◆ Text for analysis
•••

Figure 2 shows U.S. ethanol exports to the top five destinations in the year ending August 31, 2011 and the history of exports to these destinations since 1993-94.  Canada has been the leading market for U.S. ethanol exports since the late 1990s and has increased substantially in size in the last few years.   For 2010-11 as shown in Figure 2, U.S. exported 239 million gallons of un-denatured ethanol to Canada.  About 88 million bushels of corn were required to produce that quantity of ethanol. (6)   EU was the second-largest destination and was followed by Jamaica and Brazil.   The “other” category represents a total of 98 million gallons of exports to 57 other countries, each of which purchases only a small amount of ethanol imported from the U.S.   However, the other category has been a rapidly growing market, expanding from 3.8% of U.S. ethanol exports in 2007-08 to 13.6% in 2010-11.   Exports to politically unstable countries (excluding UAR) totaled only 1.4 million gallons in 2010-11.  

Exports to Canada

The importance of the Canadian market reflects its near-by location along with its biofuels mandates that require increased use of ethanol as well as biodiesel. Essentially all of its ethanol imports come from the U.S. (7) Canada’s main corn producing area is Ontario and its production is much smaller than in the U.S.  Although it has ethanol production in western Canada that uses wheat as a feedstock, corn is more cost competitive and allows the U.S. to produce ethanol at very competitive prices.  Preliminary data from FAS, a USDA report, indicate Canada’s ethanol production for 2011 was about 1.35 billion liters or about 357 million gallons. (8) At that level, Canada’s ethanol production in 2011 was equivalent to about 3.4% of its annual gasoline use. Canadian ethanol production capacity was estimated at 1.796 billion liters. That was a 12.5% increase from the previous year.   Another 2% production increase is projected for 2012 when a 12.92 million gallon waste-to-ethanol plant is anticipated to be completed in Edmonton, Alberta.  Another waste-to-ethanol plant also is being planned in Quebec that may be on line sometime in the next year or two.

•••

Collected data entries
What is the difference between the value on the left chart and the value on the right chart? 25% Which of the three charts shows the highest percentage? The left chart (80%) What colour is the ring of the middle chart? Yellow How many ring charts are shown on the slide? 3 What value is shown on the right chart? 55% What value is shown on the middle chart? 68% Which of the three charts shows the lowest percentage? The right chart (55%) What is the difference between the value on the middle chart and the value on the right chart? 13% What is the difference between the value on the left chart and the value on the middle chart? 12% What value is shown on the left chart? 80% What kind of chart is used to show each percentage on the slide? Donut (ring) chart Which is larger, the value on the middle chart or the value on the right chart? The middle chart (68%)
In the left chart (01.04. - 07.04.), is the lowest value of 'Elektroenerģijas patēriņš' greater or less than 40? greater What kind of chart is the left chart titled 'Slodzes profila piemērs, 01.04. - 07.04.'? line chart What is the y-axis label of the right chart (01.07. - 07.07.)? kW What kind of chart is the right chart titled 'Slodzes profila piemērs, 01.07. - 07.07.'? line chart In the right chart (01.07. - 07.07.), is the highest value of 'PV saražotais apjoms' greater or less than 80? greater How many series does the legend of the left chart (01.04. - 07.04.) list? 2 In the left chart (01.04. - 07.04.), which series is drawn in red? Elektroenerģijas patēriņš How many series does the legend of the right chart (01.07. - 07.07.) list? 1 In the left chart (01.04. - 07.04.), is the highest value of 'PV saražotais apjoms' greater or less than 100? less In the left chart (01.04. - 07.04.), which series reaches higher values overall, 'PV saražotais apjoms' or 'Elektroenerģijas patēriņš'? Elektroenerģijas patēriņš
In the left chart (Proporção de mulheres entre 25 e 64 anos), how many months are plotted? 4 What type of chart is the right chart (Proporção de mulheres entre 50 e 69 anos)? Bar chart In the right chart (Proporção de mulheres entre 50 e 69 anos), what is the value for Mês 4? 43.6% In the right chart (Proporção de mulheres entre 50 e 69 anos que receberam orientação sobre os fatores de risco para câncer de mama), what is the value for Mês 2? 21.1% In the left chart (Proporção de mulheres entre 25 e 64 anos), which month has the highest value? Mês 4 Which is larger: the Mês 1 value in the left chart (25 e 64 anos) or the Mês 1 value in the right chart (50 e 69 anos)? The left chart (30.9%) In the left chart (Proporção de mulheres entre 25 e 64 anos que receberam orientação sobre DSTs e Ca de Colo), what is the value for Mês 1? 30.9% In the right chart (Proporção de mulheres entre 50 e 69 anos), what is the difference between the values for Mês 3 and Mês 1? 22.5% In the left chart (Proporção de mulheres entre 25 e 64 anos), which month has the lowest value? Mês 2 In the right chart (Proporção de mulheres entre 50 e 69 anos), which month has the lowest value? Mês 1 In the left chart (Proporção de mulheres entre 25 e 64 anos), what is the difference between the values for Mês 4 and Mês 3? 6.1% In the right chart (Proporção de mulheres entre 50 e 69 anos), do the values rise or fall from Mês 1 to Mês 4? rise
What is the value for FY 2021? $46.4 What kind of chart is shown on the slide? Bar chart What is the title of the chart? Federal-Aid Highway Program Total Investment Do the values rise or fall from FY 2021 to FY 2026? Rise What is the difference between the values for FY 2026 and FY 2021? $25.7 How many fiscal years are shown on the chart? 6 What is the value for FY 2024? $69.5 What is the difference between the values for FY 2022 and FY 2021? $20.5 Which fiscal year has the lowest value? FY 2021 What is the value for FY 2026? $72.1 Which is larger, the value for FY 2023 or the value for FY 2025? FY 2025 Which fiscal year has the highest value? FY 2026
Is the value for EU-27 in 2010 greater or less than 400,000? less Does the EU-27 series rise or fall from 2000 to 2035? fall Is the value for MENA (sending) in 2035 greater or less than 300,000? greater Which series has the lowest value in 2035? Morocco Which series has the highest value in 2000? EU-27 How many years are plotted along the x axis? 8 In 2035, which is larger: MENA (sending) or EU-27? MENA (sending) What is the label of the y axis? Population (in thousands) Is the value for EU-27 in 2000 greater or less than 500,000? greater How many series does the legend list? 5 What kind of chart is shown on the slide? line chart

•••

◆ What you will do
1. Decide whether each statement below agrees with the text on U.S. ethanol exports above, answering yes or no and quoting the words of the text that settle it. (a) Canada has been the top market for U.S. ethanol exports since the late 1990s. (b) Jamaica was the second-largest destination for U.S. ethanol exports. (c) The ethanol plants in western Canada use corn as their feedstock.
2. Carry on the text on U.S. ethanol exports from its final sentence, beginning with the sentence that would come next.

◆ Task-by-task outputs
1.
(a) Yes: "Canada has been the leading market for U.S. ethanol exports since the late 1990s."
(b) No: "EU was the second-largest destination and was followed by Jamaica and Brazil."
(c) No: "it has ethanol production in western Canada that uses wheat as a feedstock"

2.
Canada has a national ethanol blending mandate of E-5 that went into effect in December 2010.  In addition, several provinces have ethanol blending mandates, as shown in Table 1.   One-fourth of Canada’s gasoline consumption is in Alberta and British Columbia, both of which have E-5 mandates.   An additional 20% is consumed in Quebec, which is implementing a 5% mandate this year.   Based on these mandates, some further growth in U.S. ethanol exports to Canada is possible in the next few years.  Growth could be tempered by increased Canadian production.   Also, the varying provincial mandates create potential logistical issues in moving ethanol from producing to consuming provinces.  

Table 1. Canadian Provincial Ethanol Mandates
 
Province Ethanol/Gasoline Blend
British Columbia 5%
Alberta 5%**
Saskatchewan 7.5%
Manitoba 8.5%
Ontario 5%
Quebec 5%***
New Brunswick 5%****
   

* Increase from 3% to 5% by 2012

** In April 2011

*** Target by 2012

**** Possible target in co-operation with the federal government

Source - Canadian Renewable Fuels Association

With a 5% national mandate and gasoline sales for motor vehicles remaining at the 2009 level of 39.736 billion liters (9) or approximately 10.5 billion gallons, total federally mandated ethanol use in Canada would be approximately 525 million gallons. Because some provincial ethanol mandates exceed the federal level, the potential Canadian demand for fuel ethanol is somewhat larger.  U.S. ethanol exports to Canada in the 2010-11 corn and ethanol marketing year were approximately 239 million gallons. (10) Combined domestic production and imports from the U.S. last season appear to have been about 600 million gallons.  Additional growth in U.S. ethanol exports to Canada looks probable in the future, but the extent of the growth may be tempered by Canadian domestic production growth.  Any changes in Canada’s biofuels policies and competitiveness of Brazilian ethanol exports also may affect future U.S. ethanol exports to its northern neighbor.

As with the U.S., Canada’s ethanol market probably will face a blend wall at some point, thus limiting the potential size of its market.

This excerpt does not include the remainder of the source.